Nobody could have felt the contrast between boundless joy and profound disappointment more keenly than Saki Kumagai on Thursday evening in Wembley Stadium. In the Final of the FIFA Women’s World Cup Germany 2011™, the Japanese defender scored the Nadeshiko’s last penalty in the shoot-out against USA and became an instant heroine.
However, this time she was powerless to stop the North Americans winning 2-1 in the final of the Women’s Olympic Football Tournament. Just 13 months, but a world of difference, separate the two occasions.
“I have to say, the joy last year was greater than the disappointment this year,” Kumagai told FIFA.com. “Especially for me, as it was really something special last time. Apart from that, we’ve won an Olympic silver medal here in London after all.”
Nonetheless, the 21-year-old FFC Frankfurt player was visibly frustrated and deflated. Japan missed several presentable chances against USA, hit the woodwork on more than one occasion and dominated for large periods with their swift, short-passing game.
“Today we actually played even better than we did in the World Cup Final in Frankfurt last year, and we won then," said Kumagai. "It’s just a shame that we weren’t more clinical in front of goal.
“You have to admit that USA were very strong, but we had actually managed to assert the Japanese style on the game,” Kumagai added. “The only difference was that they took their chances better than we did.” Indeed, the Stars and Stripes' Carli Lloyd was particularly clinical, netting both her side's goals to emerge as the woman of the hour.
Yet the diminutive defender is already looking to the future optimistically, as the Nadeshiko’s recent achievements will not be easily forgotten. “We’ve been getting increasingly more attention over the last 13 months.

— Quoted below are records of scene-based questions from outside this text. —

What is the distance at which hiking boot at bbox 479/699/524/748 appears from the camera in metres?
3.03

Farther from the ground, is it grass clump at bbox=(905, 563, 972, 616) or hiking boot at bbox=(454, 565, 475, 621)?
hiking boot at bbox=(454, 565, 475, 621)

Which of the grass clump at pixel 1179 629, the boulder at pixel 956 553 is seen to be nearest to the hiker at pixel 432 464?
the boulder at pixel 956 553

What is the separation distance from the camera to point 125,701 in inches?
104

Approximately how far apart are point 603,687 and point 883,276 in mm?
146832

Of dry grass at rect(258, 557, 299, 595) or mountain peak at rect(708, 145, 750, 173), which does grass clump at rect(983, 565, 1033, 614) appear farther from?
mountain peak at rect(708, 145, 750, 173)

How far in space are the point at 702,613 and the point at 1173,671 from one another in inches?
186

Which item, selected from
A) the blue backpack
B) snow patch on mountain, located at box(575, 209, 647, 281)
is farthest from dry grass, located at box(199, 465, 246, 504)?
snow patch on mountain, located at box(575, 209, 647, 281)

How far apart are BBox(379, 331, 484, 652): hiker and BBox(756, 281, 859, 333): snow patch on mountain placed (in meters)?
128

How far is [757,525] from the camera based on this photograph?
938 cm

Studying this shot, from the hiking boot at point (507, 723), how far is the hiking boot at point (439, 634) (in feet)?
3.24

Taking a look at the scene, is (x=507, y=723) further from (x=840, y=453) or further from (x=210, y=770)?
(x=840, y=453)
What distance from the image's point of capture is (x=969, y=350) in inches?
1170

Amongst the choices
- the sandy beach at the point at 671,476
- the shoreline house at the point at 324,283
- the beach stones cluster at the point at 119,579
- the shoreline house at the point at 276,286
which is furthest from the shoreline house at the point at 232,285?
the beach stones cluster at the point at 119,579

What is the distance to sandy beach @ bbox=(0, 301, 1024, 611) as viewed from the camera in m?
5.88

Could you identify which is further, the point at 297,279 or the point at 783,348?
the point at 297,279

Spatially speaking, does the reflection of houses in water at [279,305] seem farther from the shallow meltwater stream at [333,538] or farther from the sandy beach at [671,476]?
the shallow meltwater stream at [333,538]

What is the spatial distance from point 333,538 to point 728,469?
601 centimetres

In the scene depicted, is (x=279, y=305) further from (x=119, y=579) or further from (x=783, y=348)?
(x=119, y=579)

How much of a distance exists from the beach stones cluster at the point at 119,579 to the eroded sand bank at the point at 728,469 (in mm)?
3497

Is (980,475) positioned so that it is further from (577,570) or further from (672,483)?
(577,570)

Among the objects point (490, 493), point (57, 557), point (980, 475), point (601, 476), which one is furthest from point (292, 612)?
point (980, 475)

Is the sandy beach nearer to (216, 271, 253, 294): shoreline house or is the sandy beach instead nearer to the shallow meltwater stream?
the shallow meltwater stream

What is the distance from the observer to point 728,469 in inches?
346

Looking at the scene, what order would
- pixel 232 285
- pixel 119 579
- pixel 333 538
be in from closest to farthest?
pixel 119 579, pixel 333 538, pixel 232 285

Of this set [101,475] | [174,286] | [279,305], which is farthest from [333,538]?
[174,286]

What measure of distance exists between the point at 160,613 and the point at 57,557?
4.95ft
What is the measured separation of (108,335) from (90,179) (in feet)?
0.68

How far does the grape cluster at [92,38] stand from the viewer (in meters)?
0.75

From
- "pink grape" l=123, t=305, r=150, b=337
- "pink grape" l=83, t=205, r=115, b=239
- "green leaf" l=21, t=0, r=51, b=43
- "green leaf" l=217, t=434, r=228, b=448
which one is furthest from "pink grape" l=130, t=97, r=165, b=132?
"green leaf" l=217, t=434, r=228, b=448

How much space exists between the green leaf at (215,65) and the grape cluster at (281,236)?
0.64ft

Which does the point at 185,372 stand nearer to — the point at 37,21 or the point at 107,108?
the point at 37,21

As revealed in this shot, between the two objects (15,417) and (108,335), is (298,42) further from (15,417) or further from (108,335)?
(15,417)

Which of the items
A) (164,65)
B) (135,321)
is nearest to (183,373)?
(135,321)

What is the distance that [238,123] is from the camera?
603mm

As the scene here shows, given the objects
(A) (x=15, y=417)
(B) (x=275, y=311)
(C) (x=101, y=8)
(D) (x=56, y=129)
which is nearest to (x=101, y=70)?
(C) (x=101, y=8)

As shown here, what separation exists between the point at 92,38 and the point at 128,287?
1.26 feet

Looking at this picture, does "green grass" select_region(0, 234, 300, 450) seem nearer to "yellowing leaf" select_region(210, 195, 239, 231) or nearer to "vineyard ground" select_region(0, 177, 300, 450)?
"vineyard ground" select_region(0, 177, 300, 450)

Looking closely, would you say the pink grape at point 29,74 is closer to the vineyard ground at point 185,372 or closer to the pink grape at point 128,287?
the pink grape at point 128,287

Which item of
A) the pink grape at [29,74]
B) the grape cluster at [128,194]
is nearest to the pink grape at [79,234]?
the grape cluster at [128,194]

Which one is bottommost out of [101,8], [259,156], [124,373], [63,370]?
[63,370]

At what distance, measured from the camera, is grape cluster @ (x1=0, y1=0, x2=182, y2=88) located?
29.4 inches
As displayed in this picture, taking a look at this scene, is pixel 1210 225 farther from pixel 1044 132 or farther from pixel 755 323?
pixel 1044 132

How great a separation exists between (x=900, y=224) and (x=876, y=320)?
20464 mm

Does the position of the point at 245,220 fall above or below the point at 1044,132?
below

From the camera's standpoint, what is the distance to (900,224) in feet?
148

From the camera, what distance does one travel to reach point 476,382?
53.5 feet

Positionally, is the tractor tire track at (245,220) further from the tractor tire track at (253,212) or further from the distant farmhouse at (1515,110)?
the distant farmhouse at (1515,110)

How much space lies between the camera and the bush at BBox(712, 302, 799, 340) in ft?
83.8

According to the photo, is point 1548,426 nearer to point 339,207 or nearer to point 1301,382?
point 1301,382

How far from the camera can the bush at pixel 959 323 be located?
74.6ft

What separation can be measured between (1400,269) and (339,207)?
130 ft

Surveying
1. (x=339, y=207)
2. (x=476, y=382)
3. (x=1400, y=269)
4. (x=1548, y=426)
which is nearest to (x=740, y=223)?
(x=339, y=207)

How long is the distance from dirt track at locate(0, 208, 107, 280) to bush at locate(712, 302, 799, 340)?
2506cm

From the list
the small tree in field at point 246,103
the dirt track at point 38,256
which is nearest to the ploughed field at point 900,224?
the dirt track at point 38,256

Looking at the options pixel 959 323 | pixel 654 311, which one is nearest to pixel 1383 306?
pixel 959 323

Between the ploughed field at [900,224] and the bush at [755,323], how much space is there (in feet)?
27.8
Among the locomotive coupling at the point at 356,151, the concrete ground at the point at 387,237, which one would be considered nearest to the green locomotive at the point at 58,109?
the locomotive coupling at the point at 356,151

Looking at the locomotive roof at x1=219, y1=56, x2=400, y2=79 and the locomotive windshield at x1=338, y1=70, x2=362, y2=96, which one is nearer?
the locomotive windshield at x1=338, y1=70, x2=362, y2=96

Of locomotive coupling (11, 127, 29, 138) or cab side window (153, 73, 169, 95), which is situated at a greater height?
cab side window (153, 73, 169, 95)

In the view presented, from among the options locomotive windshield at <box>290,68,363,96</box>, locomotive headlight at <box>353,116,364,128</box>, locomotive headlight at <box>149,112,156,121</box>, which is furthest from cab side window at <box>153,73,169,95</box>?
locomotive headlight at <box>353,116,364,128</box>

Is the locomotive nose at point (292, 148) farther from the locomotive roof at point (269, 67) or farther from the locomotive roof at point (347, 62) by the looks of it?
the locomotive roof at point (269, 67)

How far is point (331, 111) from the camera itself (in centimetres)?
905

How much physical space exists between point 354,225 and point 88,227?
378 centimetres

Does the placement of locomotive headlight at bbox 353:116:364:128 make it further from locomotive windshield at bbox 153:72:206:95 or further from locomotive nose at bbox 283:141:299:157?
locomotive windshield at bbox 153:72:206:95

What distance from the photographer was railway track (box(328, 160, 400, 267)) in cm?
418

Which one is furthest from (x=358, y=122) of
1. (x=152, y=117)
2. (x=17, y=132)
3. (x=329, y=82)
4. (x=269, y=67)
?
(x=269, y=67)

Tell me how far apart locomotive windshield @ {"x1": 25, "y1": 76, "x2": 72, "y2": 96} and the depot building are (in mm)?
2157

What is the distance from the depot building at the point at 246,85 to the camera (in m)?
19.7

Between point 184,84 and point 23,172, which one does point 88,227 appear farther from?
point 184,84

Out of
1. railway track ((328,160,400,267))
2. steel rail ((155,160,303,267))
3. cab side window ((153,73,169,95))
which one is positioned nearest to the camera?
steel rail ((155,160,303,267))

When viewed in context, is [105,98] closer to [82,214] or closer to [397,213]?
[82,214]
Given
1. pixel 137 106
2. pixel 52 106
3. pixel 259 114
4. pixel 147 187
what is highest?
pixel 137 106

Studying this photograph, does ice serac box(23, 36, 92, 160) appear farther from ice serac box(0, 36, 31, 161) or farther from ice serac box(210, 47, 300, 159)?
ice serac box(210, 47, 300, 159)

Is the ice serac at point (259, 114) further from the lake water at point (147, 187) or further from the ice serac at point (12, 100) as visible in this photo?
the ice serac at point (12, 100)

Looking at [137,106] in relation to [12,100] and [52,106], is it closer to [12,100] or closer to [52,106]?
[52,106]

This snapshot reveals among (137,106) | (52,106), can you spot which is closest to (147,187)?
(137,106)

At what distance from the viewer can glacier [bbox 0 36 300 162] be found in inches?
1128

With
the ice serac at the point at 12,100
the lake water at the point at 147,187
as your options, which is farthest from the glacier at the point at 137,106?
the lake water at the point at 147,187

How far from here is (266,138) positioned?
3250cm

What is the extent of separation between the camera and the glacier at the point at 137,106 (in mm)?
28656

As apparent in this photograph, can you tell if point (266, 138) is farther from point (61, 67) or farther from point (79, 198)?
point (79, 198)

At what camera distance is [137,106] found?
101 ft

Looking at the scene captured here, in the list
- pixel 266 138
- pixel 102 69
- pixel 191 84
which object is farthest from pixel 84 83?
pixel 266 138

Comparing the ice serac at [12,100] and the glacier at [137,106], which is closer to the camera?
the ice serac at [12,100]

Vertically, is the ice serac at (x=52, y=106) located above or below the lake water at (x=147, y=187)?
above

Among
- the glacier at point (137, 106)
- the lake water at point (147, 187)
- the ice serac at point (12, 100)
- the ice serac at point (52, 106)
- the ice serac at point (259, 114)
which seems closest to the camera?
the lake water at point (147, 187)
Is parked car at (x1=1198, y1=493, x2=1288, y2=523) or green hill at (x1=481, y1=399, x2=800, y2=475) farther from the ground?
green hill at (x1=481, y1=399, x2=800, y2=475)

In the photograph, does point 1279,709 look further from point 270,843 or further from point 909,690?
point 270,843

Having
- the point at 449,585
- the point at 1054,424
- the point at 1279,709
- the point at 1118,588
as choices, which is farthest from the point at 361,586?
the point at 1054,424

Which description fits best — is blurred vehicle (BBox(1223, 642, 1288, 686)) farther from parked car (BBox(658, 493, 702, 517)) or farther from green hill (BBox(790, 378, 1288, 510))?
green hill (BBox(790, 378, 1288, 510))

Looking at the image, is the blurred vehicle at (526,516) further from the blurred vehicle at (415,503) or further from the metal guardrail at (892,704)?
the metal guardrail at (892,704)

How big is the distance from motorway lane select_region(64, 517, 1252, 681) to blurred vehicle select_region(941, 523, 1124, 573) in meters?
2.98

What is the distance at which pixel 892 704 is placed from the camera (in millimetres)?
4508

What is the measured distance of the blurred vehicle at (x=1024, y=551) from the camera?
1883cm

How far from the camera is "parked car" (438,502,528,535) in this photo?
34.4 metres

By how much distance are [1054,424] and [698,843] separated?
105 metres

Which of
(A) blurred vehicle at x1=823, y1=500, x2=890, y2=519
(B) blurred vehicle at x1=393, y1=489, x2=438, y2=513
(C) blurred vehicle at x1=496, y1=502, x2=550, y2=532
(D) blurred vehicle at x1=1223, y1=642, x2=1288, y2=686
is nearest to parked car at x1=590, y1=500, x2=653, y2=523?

The fact that after winning the World Cup we’ve now got a medal is unbelievably important for the popularity of women’s football in Japan.”
The dust is barely starting to settle on the Women’s Olympic Football Tournament London 2012, but Kumagai is already eagerly eyeing future success: “My first aim is to win the league with Frankfurt. But longer-term we really want to successfully defend our world title at Canada 2015.”
Such an attitude epitomises this Japan team and they will surely return to the global stage with even greater desire come the next major competition. After all, despite this disappointment, they remain the reigning world champions.